■ EXCERPT PROVIDED

It would mean a event without a cause and I don't see why that is
more illogical that a event with a cause.
An event without a cause/reason, is no better than creationism. It is
a way of saying "don't ask", unless you can explain why it has to be
so (and get some meta-reason for absence of cause/reason, like we have
for the natural numbers).
> If mechanism is correct, physics becomes independent of the choice
of the fundamental level,
Choice of the fundamental level? There can only be one fundamental
level, or none at all.
Up to a recursive isomorphism. With mechanism, physics is retrievable
by the postulation of any mathematical Turing universal system. The
laws of physics and consciousness are independent of the choice of
that universal system, and we have to explain why some seems to be
statistically winning, like the quantum machinery.
> for the numbers (or the first order specification of a universal
system) I can prove we cannot derive it from something simpler.[...]
I can't find something more fundamental than the natural numbers
OK then numbers are fundamental, and the lifeblood of computers are
those very same numbers, so if asked how computers produce
consciousness there may be nothing to say except that's just what
numbers do.
Why? On the contrary, you can explain, by using only the laws of
addition and multiplication, why and how some numbers (the relatively
universal one) discover both matter and consciousness when
introspecting themselves, and this in a so precise way that it makes
the number physics comparable with the observations.
> actual QM (à-la Everett/Deutsch) assumes computationalism and the
SWE. But computationalism has to explain the SWE.
Numbers can certainly describe the Schrodinger Wave Equation, the
question you're really asking is why does the universe operate
according to that equation and not another?
Yes.
Everett has a answer, it may or may not be the correct answer but at
least it's a answer, because that's the universe you happen to be
living in and you've got to live in some universe.
Everett is wrong here. because, by UDA, once you postulate comp (as
Everett does practically) we are not living in physical universes.

■ COLLECTED DATA
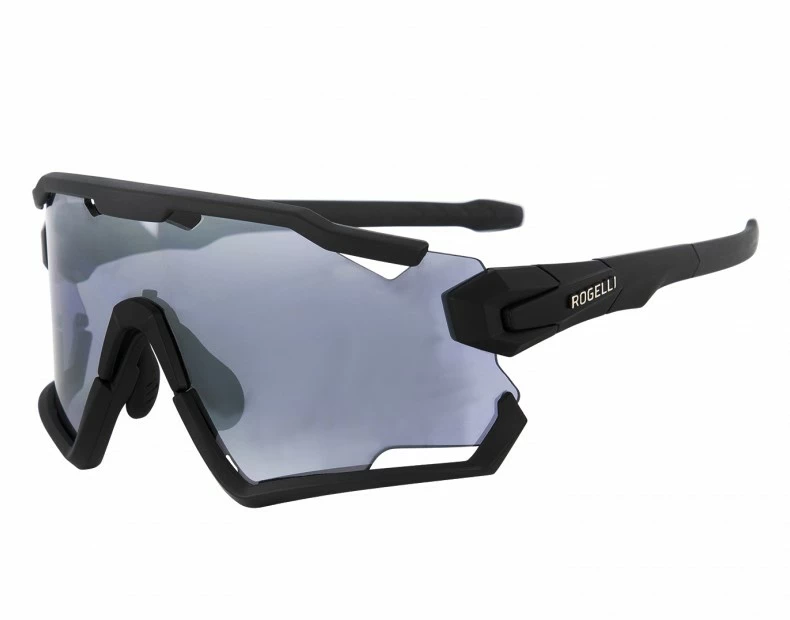 Rogelli Switch Cykelbriller - Sort 3 Rogelli Switch Cykelbriller - Sort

■ REQUIRED ACTIONS
**A.** Reproduce part of the exchange on mechanism word for word, beginning at the words "Up to a recursive" and stopping after "the quantum machinery.".
**B.** Answer these questions from the exchange on mechanism:
(i) An event without a cause or reason is said to be no better than what?
(ii) With mechanism, physics is retrievable by the postulation of what?
(iii) Which laws are named as enough to explain how some numbers discover both matter and consciousness?
**C.** Rewrite as a short list the paragraph of the exchange on mechanism that begins "Up to a recursive isomorphism."
The material after the exchange on mechanism is separate from it.

■ TASK-BY-TASK OUTPUTS
**A.**
Up to a recursive isomorphism. With mechanism, physics is retrievable
by the postulation of any mathematical Turing universal system. The
laws of physics and consciousness are independent of the choice of
that universal system, and we have to explain why some seems to be
statistically winning, like the quantum machinery.

**B.**
(i) Creationism.
(ii) Any mathematical Turing universal system.
(iii) The laws of addition and multiplication.

**C.**
- There is one fundamental level only up to a recursive isomorphism.
- With mechanism, physics is retrievable by postulating any mathematical Turing universal system.
- The laws of physics and consciousness do not depend on which universal system is chosen.
- What remains to be explained is why some, such as the quantum machinery, seem to be statistically winning.